Proving Binomial Coefficients for Even n | Combinatorial Argument

[jbear12]

Suppose n is even, prove:
$$\sum$$k=0->n/2, C(n,2k)=2^(n-1)=$$\sum$$k=1->n/2, C(n,2k-1)
Give a combinatorial argument to prove that: (I've figured out this one...)
$$\sum$$k=1->n, C(n,k)^2=C(2n,n)

For the first problem, I tried to break C(n, 2k) into C(n+1,2k)-C(n, 2k-1), but they didnt seem to work very well. (I also noticed that $$\sum$$0, n C(n,2k)=2^n, but I can't really use this to solve the problem.)
For the second problem, I don't have a clue.
Any thoughts?
Thanks!

 

[HallsofIvy]

You want to prove that, for n even, $\sum_{k= 0}^{n/2}C(n, 2k)= 2^{n-1}$ and that $\sum_{k=0}^{n/2} C(n, 2k-1)= 2^{n-1}$

You think mean you have tried to use C(n, 2k)= C(n-1,2k)-C(n-1, 2k-1) . That works nicely! If you take i= 2k, That just says C(n, i)= C(n-1, i)+ C(n-1, i) and your sum is $\sum_{k= 0}^{n/2}C(n, 2k)= \sum_{i= 0}^n C(n-1, i)= 2^{n-1}$!

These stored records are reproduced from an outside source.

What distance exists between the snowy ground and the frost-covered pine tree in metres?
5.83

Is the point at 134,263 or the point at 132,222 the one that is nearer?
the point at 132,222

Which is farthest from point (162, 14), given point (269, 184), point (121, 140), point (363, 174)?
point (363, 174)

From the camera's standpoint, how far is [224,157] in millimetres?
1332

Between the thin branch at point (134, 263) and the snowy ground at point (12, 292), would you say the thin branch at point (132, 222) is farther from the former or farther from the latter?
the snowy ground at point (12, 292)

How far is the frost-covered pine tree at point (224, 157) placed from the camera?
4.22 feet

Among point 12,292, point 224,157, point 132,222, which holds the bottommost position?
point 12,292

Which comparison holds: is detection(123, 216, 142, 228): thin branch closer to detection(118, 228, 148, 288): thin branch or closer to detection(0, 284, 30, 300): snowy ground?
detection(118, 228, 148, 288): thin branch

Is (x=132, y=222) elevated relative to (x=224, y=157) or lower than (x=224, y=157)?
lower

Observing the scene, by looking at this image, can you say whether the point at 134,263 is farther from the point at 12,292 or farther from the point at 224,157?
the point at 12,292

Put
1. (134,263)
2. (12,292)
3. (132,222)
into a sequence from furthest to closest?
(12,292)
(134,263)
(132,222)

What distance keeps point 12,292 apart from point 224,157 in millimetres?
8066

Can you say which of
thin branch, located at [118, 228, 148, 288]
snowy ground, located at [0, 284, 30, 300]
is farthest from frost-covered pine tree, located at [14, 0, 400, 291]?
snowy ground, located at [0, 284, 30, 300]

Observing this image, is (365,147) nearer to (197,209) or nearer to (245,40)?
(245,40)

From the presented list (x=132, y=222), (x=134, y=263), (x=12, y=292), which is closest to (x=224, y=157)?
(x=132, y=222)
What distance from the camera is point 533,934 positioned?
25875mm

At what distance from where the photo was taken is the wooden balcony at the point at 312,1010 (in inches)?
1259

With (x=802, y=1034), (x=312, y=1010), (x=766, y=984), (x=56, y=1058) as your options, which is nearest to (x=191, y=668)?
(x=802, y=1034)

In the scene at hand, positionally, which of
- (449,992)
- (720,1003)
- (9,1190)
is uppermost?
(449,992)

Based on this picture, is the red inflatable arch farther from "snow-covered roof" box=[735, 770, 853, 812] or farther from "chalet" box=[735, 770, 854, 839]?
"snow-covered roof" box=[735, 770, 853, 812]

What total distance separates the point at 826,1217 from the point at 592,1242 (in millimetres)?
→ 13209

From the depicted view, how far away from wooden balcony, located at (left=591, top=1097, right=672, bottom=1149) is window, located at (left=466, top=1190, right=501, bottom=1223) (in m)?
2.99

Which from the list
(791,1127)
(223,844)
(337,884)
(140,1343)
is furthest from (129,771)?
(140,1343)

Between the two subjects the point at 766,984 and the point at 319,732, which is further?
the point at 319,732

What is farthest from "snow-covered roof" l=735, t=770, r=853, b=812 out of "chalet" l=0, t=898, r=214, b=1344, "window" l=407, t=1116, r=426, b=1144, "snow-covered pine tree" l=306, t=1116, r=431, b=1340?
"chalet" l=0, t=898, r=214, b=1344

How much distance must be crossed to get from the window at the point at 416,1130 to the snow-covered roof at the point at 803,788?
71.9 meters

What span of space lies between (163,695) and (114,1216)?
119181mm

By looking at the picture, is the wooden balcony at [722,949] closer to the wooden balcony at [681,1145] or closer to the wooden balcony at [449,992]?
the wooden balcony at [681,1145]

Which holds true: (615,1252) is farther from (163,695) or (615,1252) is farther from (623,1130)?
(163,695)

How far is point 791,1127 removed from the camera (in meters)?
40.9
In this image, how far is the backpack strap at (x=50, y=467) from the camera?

For the second one, let i= 2k-1.

 

[jbear12]

You want to prove that, for n even, $\sum_{k= 0}^{n/2}C(n, 2k)= 2^{n-1}$ and that $\sum_{k=0}^{n/2} C(n, 2k-1)= 2^{n-1}$

You think mean you have tried to use C(n, 2k)= C(n-1,2k)-C(n-1, 2k-1) . That works nicely! If you take i= 2k, That just says C(n, i)= C(n-1, i)+ C(n-1, i) and your sum is $\sum_{k= 0}^{n/2}C(n, 2k)= \sum_{i= 0}^n C(n-1, i)= 2^{n-1}$!

For the second one, let i= 2k-1.

Thanks HallsofIvy.
But I don't get it how you get from C(n, 2k)= C(n-1,2k)-C(n-1, 2k-1) to C(n, i)= C(n-1, i)+ C(n-1, i). Taking i=2k, why is C(n-1,i-1) equal to -C(n-1,i).
Also, why is $\sum_{i= 0}^n C(n-1, i)= 2* \sum_{i= 0}^{n/2} C(n-1, i)$